Aurangzeb stated that remittances have increased to $31.2 billion and are projected to reach $37-38 billion by the end of the fiscal year. Economic growth has risen to 2.7%, while inflation has decreased to 4.7%. Fitch Ratings recently upgraded Pakistan’s rating to B-, and Moody’s has shown indications of improvement in the country’s economic outlook.
The Finance Minister also emphasized the importance of tax reforms. Pakistan’s tax-to-GDP ratio, previously at a low 10%, is being targeted for increase as a necessary step to strengthen the economy. A key measure in this effort is the introduction of digital integration between the economy and the tax system, which is expected to enhance efficiency and transparency.
“People, process, and technology are the three pillars of the new system,” said Usman Hanif, supporting the digital tax integration.
In a meeting chaired by Prime Minister Shehbaz Sharif, the federal cabinet approved an increase in the salaries of government employees.
According to reports, the federal cabinet also approved the budget proposals for the upcoming fiscal year.
Finance Minister Muhammad Aurangzeb briefed the cabinet on the budget during the meeting.
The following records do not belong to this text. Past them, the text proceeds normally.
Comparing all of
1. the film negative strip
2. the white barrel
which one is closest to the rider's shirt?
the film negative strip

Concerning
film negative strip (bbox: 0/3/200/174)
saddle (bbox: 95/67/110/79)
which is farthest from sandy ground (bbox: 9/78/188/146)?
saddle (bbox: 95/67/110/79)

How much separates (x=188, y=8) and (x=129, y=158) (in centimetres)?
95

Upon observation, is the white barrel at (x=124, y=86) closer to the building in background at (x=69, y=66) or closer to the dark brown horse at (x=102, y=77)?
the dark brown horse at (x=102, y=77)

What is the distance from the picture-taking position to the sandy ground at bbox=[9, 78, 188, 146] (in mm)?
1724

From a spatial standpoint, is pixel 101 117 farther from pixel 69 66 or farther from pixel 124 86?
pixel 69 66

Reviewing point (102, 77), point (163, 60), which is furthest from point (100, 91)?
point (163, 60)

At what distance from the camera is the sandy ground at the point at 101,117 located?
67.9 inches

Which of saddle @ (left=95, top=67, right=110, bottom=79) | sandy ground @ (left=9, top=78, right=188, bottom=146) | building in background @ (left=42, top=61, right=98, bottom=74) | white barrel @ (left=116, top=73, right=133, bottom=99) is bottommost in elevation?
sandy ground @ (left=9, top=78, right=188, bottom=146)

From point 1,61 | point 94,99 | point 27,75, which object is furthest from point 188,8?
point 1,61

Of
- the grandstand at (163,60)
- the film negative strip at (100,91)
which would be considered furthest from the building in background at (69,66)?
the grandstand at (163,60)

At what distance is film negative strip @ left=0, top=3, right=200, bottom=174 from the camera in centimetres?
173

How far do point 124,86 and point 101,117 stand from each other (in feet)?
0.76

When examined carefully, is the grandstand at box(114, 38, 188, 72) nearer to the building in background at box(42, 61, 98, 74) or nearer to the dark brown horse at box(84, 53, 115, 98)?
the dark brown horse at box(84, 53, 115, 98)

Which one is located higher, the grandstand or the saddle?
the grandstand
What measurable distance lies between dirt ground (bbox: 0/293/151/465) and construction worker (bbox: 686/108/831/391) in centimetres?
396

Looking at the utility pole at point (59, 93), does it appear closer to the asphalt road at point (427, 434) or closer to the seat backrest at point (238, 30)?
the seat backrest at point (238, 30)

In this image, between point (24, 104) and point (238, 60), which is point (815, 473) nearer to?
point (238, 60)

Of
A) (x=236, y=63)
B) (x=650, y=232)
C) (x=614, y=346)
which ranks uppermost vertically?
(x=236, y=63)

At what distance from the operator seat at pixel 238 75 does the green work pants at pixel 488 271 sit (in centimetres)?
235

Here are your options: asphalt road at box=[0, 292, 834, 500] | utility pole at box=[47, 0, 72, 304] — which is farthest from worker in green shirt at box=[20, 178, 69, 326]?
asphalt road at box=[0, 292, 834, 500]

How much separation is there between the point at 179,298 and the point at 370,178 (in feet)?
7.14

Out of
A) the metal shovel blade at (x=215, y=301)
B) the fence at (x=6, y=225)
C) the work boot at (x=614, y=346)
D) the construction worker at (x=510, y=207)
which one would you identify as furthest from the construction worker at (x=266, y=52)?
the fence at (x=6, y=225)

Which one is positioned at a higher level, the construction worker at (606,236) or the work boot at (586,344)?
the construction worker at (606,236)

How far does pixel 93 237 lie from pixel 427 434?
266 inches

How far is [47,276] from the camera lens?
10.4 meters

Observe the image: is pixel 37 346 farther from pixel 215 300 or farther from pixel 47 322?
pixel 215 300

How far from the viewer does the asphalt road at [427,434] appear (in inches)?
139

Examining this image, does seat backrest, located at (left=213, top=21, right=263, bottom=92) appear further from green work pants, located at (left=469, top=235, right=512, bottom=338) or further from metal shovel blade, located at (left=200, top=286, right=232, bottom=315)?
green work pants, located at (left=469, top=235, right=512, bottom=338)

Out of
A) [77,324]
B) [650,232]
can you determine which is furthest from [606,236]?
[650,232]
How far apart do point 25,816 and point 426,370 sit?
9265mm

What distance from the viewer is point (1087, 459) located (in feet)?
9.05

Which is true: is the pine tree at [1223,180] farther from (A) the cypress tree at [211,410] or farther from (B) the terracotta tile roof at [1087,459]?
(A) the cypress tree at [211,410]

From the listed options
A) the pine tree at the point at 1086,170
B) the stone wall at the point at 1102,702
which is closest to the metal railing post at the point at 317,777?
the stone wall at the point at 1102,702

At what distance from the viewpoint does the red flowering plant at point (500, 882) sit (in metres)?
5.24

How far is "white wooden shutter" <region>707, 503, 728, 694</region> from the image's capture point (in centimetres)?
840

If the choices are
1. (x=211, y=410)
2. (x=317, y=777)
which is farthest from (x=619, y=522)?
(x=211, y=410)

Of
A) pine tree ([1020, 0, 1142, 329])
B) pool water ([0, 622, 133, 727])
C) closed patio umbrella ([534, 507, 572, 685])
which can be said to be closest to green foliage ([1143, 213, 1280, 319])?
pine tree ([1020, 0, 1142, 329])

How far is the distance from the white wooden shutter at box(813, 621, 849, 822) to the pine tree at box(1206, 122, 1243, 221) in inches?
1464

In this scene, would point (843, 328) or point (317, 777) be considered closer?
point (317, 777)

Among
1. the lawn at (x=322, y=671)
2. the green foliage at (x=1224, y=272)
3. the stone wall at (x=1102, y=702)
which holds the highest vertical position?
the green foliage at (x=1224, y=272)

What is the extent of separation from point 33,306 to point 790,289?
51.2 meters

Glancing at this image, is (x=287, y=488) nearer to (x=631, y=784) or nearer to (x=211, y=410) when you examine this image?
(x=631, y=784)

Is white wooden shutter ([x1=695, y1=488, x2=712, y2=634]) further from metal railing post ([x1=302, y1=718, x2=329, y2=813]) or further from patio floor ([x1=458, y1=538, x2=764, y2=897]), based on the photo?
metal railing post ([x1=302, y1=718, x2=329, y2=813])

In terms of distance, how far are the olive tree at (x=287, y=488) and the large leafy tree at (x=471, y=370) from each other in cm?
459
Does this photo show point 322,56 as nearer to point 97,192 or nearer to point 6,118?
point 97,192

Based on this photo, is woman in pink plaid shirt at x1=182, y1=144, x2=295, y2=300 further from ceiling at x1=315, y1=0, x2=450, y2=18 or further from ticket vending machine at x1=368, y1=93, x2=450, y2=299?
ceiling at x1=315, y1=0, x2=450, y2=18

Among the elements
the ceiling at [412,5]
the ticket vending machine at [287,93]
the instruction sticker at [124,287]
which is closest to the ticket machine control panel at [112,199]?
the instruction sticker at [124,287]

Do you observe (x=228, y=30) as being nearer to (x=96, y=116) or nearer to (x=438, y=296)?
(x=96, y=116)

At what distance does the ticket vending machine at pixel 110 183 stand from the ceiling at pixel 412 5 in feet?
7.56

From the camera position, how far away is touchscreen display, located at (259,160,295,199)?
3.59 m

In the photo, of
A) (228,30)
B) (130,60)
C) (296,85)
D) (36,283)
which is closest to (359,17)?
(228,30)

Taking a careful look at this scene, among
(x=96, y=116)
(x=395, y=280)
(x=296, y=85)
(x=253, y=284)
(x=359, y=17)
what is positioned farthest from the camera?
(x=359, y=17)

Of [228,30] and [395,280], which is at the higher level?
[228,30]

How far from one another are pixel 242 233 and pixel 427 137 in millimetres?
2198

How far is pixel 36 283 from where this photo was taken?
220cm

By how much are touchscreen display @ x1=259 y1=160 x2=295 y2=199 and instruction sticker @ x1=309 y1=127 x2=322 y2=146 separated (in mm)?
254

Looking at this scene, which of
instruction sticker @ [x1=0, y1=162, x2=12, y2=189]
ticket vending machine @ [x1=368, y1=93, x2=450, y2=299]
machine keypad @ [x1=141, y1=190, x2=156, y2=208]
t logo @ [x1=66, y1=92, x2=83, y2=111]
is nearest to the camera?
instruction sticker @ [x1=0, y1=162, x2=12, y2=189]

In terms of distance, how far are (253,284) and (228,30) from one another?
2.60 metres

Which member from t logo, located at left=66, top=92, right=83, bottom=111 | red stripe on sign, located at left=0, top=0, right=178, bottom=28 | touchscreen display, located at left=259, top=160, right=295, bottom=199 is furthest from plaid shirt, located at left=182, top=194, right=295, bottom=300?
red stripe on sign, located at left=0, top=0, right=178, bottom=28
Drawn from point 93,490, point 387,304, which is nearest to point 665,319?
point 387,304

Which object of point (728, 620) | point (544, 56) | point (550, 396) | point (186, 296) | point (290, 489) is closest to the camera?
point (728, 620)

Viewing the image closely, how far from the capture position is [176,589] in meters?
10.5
When asked by journalists about maintaining fiscal discipline after the budget, Muhammad Aurangzeb responded, “Inshallah.”
Sources indicated that the budget for the upcoming fiscal year may include a 6% increase in government employees’ salaries.
On the other hand, the federal government is considering reducing taxes on five-year-old vehicles in the upcoming 2025-26 budget to make imports more affordable.
Sources reveal that the government is reviewing proposals to ease customs and regulatory duties under the National Tariff Policy.
This includes phasing out additional customs duties and cutting regulatory charges. A reform in the Customs Act’s Fifth Schedule is also being considered to remove non-tariff barriers.
The government’s strategy aims to lower the average import tariff to below 6% by 2030, while also boosting competition in the domestic auto market.
Furthermore, the government is considering imposing excise duties on various everyday items in the upcoming 2025-26 budget, including fast foods, processed food, and beverages. The aim is to increase revenue and curb excessive consumption.
Items like chips, noodles, cold drinks, ice cream, biscuits, and frozen foods could see a 5% excise duty. Proposals also include applying an 18% sales tax on online shopping and e-commerce, bringing digital platforms into the tax net.